Start of DOCUMENT PASSAGE

# Colombian Tegu: Nails!



## Syd (Aug 5, 2013)

I've had my tegu for about 2 months, she's great- but I took her out to play yesterday, and I noticed her nails were getting really sharp! Should I trim them, and with what? I don't think she'd be too comfortable with that. She scratched my thigh just by casually crawling over it!​Advice?


----------



## kymzilla (Aug 5, 2013)

I try to trim both my guys every few weeks but they don't sit still, and even trimmed they're still brutal. I have about 20 scars from them already.


----------



## Tannaros (Aug 5, 2013)

I use Drylok in all of my tegu and monitor enclosures - they seem to have a fascination with trying to burrow through the bottom of their cages, so their nails stay pretty well filed.


----------



## chitodadon (Aug 5, 2013)

Dryloc keeps Godzilla nails filed

from Samsung Galaxy S3


----------



## Molly Janke (Aug 21, 2013)

End of DOCUMENT PASSAGE

## [PROBLEM SET]
(1) Copy out the passage of the tegu nail thread starting with "I try to trim" and going on through "Tannaros (Aug 5, 2013)".
(2) Answer these questions from the tegu nail thread:
(a) How long has Syd had the tegu?
(b) About how many scars does kymzilla report having?
(c) What does Tannaros use in the tegu and monitor enclosures?
(3) Pick up the forum thread on tegu nails after its last line and write the post that comes next.

Start of INFORMATION SHOWN

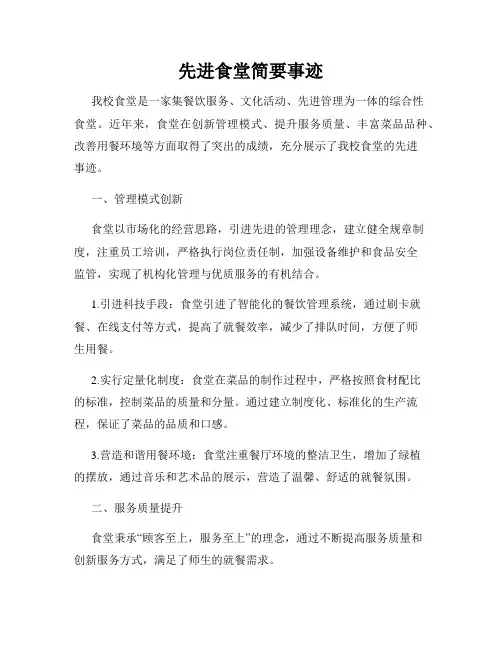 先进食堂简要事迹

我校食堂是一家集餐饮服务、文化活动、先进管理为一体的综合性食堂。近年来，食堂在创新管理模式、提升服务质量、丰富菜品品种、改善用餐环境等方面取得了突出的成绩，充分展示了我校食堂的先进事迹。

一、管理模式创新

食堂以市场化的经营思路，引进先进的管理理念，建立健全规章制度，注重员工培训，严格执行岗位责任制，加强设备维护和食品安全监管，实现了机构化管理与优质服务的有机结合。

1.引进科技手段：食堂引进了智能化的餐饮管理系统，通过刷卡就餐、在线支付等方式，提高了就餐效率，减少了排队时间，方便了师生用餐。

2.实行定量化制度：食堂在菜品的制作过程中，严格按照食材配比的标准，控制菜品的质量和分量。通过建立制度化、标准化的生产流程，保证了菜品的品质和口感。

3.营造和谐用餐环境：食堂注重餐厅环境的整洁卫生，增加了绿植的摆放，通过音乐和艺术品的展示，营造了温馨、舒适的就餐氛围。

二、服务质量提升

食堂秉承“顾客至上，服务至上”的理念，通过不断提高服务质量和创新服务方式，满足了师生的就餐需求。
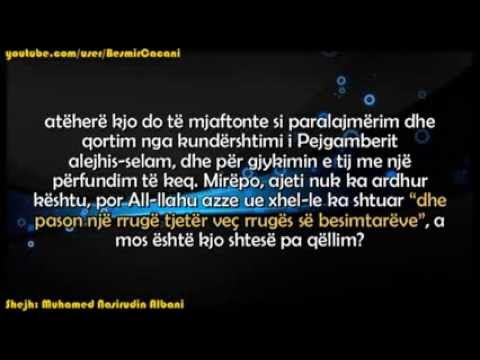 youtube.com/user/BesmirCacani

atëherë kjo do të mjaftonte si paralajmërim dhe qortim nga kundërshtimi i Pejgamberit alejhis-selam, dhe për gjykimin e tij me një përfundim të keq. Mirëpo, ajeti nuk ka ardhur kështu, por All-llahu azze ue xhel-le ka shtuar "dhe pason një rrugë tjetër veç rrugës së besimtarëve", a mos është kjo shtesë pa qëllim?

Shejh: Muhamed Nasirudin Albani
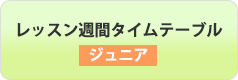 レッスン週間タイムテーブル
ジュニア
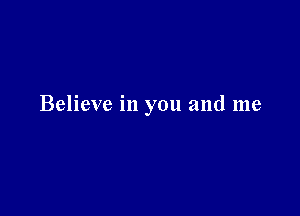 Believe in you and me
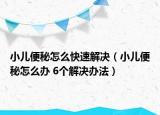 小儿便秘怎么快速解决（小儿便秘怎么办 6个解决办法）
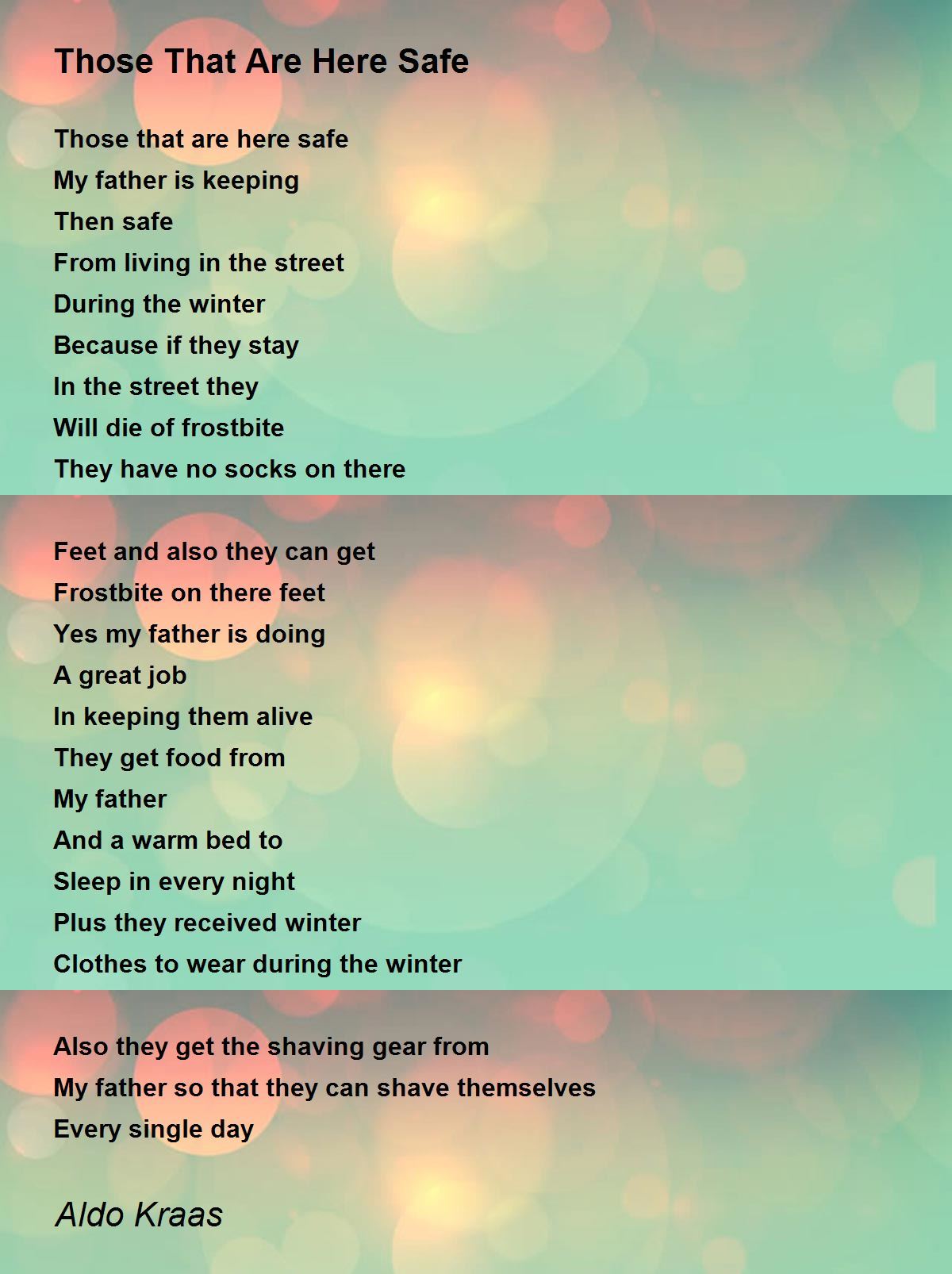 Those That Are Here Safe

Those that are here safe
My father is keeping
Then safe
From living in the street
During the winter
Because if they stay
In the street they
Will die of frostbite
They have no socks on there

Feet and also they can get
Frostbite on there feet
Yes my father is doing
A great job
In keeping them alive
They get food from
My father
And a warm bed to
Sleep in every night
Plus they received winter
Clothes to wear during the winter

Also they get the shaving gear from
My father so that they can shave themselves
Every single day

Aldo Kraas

End of INFORMATION SHOWN
Start of INFORMATION SHOWN

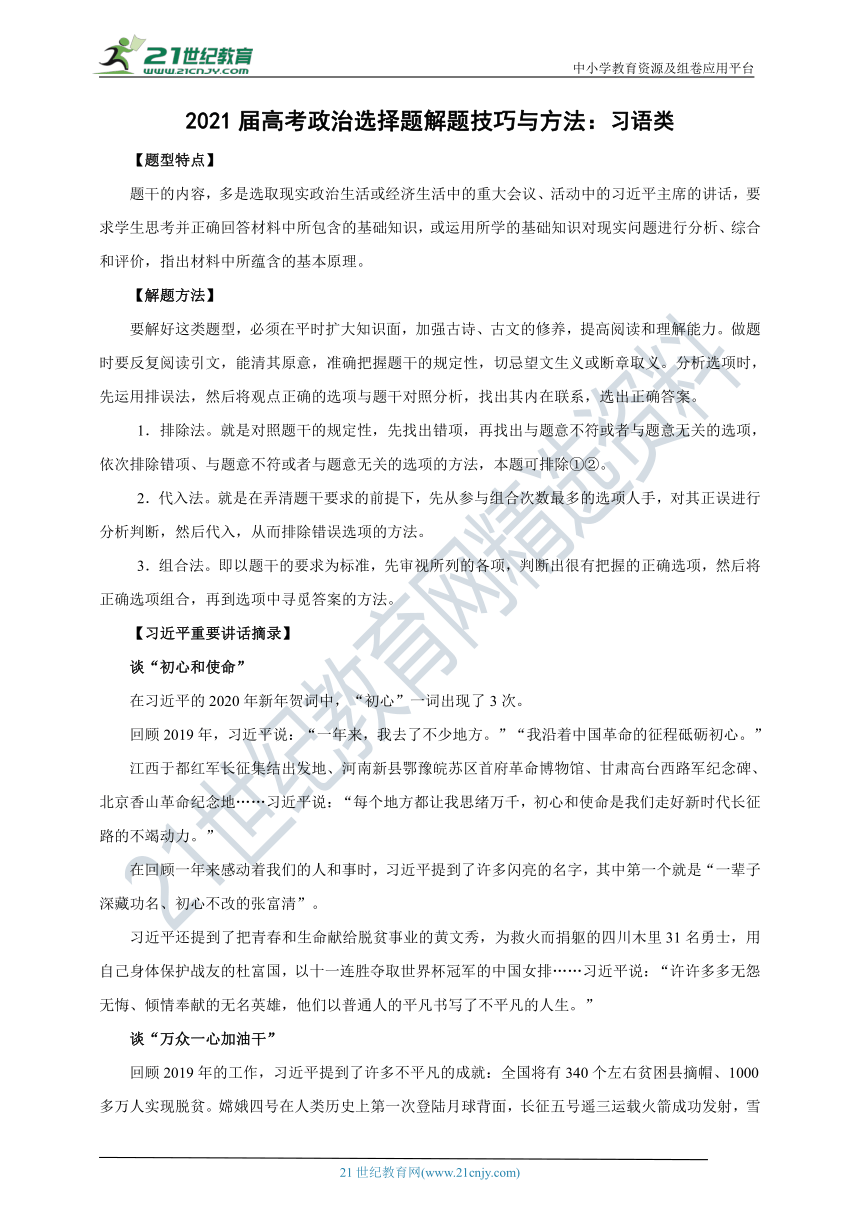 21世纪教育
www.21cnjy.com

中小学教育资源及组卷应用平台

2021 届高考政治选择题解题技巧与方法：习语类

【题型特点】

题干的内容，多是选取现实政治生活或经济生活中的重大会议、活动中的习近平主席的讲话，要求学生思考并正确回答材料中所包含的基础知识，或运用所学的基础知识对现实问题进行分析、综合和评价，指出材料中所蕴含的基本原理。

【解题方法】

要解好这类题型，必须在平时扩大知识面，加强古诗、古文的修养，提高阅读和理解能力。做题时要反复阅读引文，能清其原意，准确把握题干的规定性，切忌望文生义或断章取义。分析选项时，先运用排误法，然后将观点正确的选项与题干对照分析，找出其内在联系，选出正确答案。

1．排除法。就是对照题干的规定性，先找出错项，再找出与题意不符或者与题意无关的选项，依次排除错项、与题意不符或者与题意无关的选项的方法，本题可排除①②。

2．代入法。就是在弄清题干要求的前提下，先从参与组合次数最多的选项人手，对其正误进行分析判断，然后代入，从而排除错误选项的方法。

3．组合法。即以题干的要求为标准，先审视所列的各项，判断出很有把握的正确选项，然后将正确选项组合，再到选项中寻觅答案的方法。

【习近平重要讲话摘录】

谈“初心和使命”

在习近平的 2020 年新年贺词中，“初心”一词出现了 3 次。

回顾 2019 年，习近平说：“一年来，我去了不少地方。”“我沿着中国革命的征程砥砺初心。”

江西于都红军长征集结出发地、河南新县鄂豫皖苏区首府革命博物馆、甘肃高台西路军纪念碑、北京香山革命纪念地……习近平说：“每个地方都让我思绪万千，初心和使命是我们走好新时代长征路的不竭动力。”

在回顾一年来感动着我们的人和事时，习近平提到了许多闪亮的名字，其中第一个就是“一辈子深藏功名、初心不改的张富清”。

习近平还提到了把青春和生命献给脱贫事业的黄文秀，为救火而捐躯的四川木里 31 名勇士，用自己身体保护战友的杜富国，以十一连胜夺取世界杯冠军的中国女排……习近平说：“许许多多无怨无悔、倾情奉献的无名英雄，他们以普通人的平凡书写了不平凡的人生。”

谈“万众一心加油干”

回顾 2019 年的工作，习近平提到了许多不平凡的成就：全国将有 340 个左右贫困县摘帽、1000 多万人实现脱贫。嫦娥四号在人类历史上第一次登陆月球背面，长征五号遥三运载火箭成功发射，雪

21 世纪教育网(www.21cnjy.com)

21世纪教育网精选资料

End of INFORMATION SHOWN

## [ANSWERS FOR EACH ITEM]
(1)
I try to trim both my guys every few weeks but they don't sit still, and even trimmed they're still brutal. I have about 20 scars from them already.


----------



## Tannaros (Aug 5, 2013)

(2)
(a) About 2 months.
(b) About 20.
(c) Drylok.

(3)
I would love to do this. What is Drylok?


----------



## Tannaros (Aug 21, 2013)

Molly Janke said:


> I would love to do this. What is Drylok?



Drylok is a masonry sealant used primarily for concrete.

http://www.homedepot.com/p/DRYLOK-1-gal-White-Masonry-Waterproofer-27513/100118662#.UhVLI_nCaSo

http://www.amazon.com/Drylok-27512-...ie=UTF8&qid=1377127230&sr=8-1&keywords=drylok

etc.

It generally comes in Gray and White - though you can add pigment to it, it just takes twice as much or more than standard paint.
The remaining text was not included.